Scraped caption text data:
::::::::::

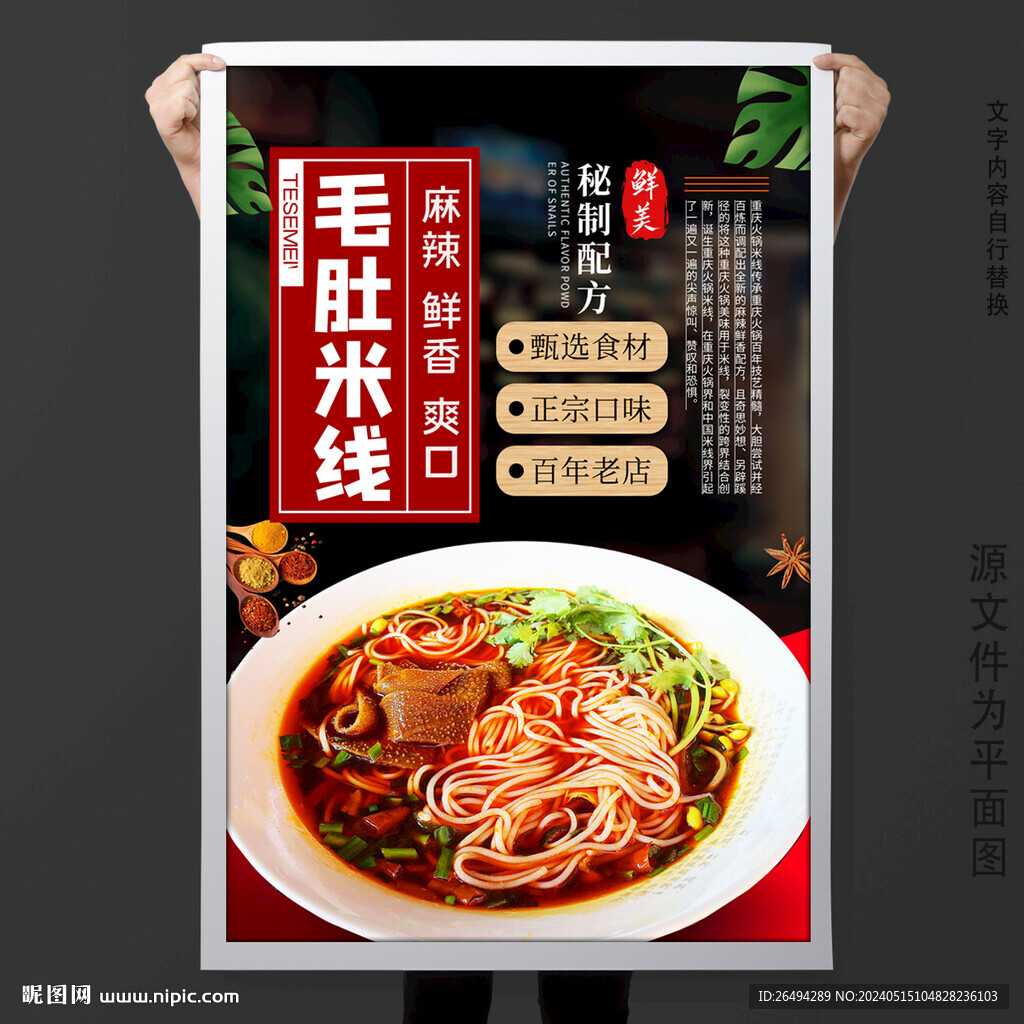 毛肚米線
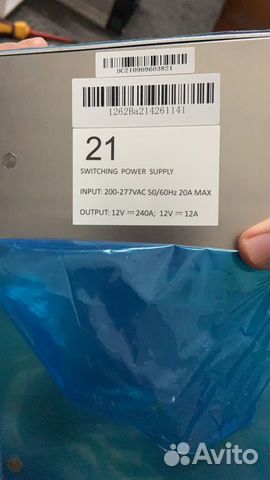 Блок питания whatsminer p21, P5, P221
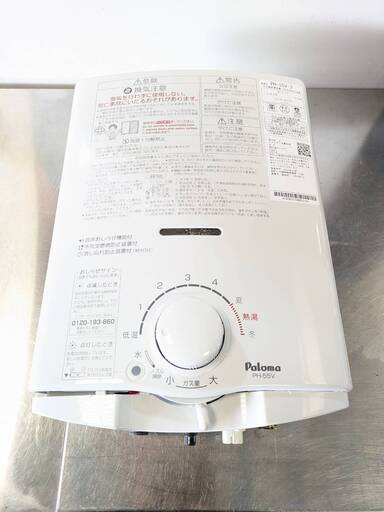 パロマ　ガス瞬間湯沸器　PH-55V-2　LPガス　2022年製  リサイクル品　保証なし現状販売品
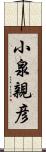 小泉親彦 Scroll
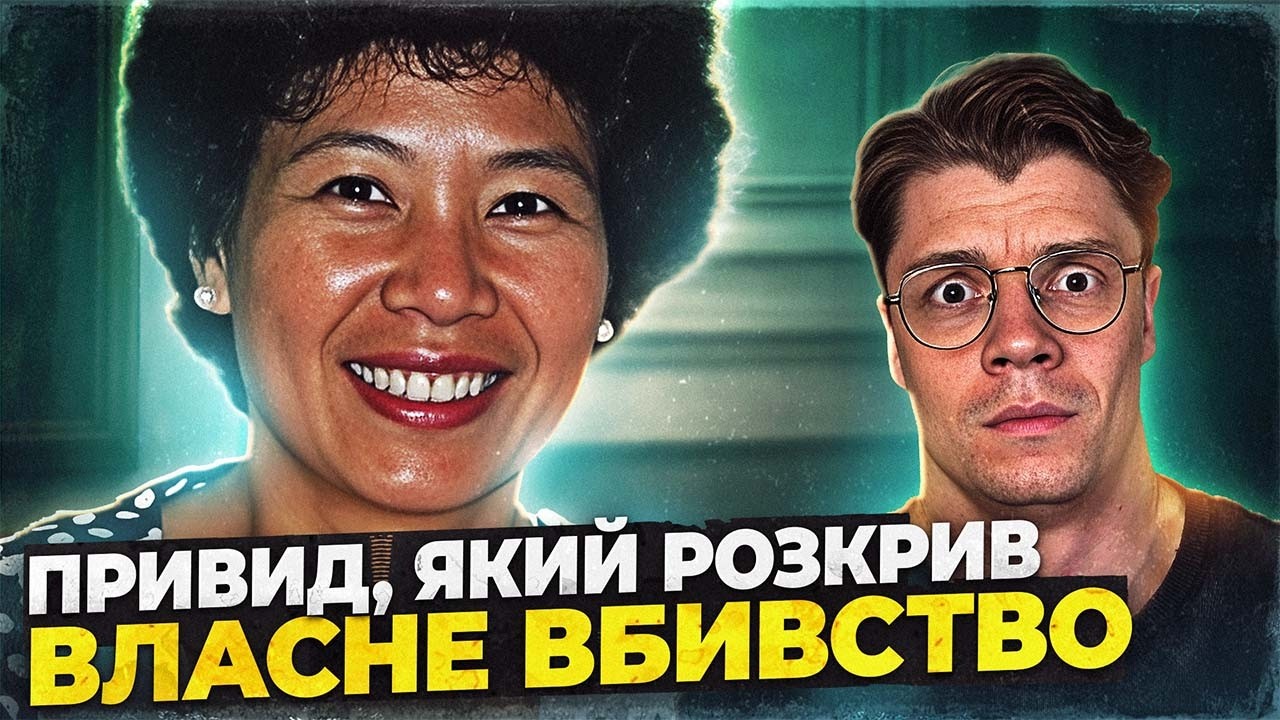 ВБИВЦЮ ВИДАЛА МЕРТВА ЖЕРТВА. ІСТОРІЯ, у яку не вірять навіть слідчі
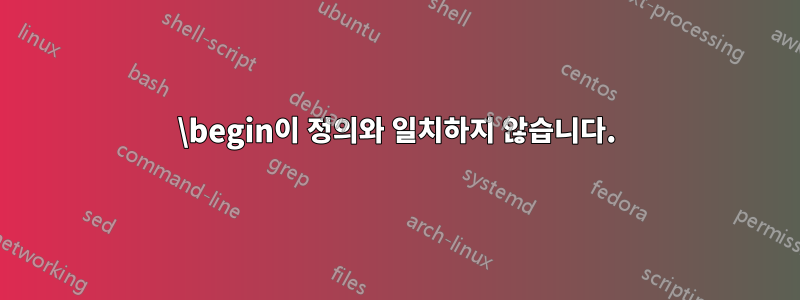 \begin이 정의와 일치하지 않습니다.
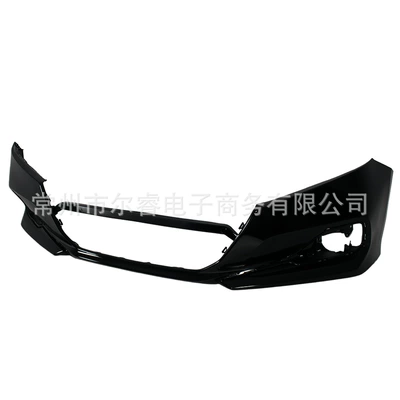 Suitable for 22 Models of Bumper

::::::::::

• Exercise brief
Copy every entry above with "Bumper" swapped for "Fender" and everything else the same. Leave the pictures out of your answer.

• Solution to the exercise
 毛肚米線
 Блок питания whatsminer p21, P5, P221
 パロマ　ガス瞬間湯沸器　PH-55V-2　LPガス　2022年製  リサイクル品　保証なし現状販売品
 小泉親彦 Scroll
 ВБИВЦЮ ВИДАЛА МЕРТВА ЖЕРТВА. ІСТОРІЯ, у яку не вірять навіть слідчі
 \begin이 정의와 일치하지 않습니다.
 Suitable for 22 Models of Fender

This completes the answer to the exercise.